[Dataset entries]
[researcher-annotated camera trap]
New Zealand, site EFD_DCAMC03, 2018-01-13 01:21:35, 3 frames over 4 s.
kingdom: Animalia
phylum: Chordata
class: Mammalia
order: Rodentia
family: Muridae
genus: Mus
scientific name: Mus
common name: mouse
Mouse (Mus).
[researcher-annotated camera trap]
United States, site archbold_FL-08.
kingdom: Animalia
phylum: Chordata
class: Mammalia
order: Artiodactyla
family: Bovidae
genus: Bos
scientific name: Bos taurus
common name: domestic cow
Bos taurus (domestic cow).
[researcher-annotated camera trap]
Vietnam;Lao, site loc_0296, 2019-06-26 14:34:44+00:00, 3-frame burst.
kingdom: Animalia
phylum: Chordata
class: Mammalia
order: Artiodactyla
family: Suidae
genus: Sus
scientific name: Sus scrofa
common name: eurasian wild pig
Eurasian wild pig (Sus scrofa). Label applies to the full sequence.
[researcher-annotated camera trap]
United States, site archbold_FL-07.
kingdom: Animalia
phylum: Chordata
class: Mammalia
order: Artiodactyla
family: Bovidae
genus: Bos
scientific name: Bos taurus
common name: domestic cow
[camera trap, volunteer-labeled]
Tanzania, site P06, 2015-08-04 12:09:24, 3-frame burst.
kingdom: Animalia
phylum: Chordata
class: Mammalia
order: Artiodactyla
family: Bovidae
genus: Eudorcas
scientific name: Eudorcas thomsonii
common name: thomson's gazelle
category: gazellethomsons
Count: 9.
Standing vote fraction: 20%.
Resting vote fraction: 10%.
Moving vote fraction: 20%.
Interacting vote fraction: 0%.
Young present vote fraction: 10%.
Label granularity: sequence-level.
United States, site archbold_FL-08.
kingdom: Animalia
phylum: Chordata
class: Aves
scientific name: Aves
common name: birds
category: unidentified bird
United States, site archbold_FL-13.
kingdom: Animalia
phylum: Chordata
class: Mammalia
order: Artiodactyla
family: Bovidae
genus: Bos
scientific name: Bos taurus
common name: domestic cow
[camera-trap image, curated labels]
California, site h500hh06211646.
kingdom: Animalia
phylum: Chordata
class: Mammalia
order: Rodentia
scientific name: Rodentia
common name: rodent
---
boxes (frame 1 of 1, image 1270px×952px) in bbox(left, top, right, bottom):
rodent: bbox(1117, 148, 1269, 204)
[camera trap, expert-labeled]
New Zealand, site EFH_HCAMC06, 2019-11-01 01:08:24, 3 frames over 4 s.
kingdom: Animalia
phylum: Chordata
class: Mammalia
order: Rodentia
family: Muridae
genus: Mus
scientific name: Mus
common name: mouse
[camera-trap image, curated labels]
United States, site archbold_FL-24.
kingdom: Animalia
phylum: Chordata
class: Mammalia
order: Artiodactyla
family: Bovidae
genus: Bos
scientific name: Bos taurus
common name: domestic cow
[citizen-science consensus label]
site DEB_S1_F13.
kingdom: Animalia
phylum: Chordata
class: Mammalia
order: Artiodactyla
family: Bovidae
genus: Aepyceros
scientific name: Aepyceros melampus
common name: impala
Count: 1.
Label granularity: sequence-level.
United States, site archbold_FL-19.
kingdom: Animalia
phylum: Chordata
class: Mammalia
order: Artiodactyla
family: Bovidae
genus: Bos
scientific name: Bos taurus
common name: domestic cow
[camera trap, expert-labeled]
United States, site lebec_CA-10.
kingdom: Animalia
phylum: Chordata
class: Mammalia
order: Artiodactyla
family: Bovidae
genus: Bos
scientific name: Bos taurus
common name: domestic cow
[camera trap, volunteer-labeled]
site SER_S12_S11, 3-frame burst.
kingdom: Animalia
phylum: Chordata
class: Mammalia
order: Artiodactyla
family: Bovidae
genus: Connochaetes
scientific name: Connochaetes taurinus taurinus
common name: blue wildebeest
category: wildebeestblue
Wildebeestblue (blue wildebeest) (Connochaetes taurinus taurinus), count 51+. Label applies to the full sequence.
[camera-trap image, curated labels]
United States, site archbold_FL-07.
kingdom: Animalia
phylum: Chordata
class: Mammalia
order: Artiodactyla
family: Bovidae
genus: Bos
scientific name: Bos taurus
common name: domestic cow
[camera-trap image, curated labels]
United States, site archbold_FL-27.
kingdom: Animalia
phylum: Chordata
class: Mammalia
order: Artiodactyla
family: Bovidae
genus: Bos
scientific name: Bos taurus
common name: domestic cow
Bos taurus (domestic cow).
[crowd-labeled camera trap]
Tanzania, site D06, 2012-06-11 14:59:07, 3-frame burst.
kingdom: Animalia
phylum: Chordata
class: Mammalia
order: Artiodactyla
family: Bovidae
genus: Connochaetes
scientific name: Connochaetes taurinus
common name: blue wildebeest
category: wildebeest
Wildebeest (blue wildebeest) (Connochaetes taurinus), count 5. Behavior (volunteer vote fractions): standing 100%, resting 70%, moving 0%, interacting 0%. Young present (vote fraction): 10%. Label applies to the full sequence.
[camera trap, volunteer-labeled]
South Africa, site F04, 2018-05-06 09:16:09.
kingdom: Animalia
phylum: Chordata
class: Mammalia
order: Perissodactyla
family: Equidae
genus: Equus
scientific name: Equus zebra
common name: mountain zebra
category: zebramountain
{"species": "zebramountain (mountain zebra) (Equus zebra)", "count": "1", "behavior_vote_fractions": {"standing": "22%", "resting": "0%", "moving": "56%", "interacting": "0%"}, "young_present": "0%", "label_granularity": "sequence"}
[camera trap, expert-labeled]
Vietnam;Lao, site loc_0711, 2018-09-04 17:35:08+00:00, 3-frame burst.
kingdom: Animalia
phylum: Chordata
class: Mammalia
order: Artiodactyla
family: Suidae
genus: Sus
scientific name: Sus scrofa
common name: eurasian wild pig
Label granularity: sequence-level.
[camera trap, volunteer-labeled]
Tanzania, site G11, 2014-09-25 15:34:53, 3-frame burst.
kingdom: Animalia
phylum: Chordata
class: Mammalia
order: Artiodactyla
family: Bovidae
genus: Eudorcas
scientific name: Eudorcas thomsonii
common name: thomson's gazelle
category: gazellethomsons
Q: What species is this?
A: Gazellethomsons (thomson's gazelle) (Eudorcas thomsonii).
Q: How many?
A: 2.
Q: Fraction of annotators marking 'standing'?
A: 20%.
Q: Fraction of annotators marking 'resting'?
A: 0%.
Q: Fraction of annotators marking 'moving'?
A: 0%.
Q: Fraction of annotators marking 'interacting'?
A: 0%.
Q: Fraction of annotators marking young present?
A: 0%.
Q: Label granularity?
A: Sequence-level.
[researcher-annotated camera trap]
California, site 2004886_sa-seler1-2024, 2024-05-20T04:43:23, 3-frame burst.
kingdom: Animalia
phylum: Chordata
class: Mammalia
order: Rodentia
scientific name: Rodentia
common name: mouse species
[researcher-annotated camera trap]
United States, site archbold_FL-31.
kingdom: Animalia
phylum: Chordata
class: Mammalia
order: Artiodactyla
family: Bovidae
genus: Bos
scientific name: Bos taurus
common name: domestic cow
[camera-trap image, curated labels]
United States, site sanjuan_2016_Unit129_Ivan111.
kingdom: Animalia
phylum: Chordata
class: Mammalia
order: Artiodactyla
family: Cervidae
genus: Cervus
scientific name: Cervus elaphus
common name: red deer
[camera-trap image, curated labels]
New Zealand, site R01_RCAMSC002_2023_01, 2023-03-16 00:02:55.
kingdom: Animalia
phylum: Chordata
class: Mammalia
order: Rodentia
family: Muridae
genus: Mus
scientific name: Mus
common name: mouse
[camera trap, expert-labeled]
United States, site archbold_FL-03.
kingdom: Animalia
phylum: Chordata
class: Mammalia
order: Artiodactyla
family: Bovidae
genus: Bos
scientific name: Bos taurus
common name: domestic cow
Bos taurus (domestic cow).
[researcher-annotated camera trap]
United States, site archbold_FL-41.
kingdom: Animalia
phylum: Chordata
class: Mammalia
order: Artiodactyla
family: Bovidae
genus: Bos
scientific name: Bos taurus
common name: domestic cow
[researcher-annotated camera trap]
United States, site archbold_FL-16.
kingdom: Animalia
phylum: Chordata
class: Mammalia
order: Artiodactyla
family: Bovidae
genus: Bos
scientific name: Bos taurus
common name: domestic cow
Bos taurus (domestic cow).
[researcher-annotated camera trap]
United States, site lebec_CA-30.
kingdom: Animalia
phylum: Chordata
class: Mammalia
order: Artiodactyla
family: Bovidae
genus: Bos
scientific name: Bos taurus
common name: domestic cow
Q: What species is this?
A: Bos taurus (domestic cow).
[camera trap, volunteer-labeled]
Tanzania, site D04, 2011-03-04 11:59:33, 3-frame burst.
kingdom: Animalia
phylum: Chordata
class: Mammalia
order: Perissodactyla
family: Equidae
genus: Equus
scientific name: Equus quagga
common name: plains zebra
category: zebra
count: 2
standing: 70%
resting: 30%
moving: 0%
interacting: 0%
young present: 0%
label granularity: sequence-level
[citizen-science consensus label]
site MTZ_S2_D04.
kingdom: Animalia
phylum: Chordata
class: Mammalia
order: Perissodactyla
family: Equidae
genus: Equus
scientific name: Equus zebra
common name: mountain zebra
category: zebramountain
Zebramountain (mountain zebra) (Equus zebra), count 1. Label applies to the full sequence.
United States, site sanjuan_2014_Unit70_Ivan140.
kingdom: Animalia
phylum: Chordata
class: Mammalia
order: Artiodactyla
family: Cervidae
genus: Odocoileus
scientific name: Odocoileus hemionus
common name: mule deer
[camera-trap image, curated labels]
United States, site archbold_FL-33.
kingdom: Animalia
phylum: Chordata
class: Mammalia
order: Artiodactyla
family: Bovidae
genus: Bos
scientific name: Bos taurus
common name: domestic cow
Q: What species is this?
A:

YOUR INSTRUCTIONS: Scan the entries above and work out how many lines include the word "annotators"; the reply is that number alone.

OUTPUT OF THE TASK: 5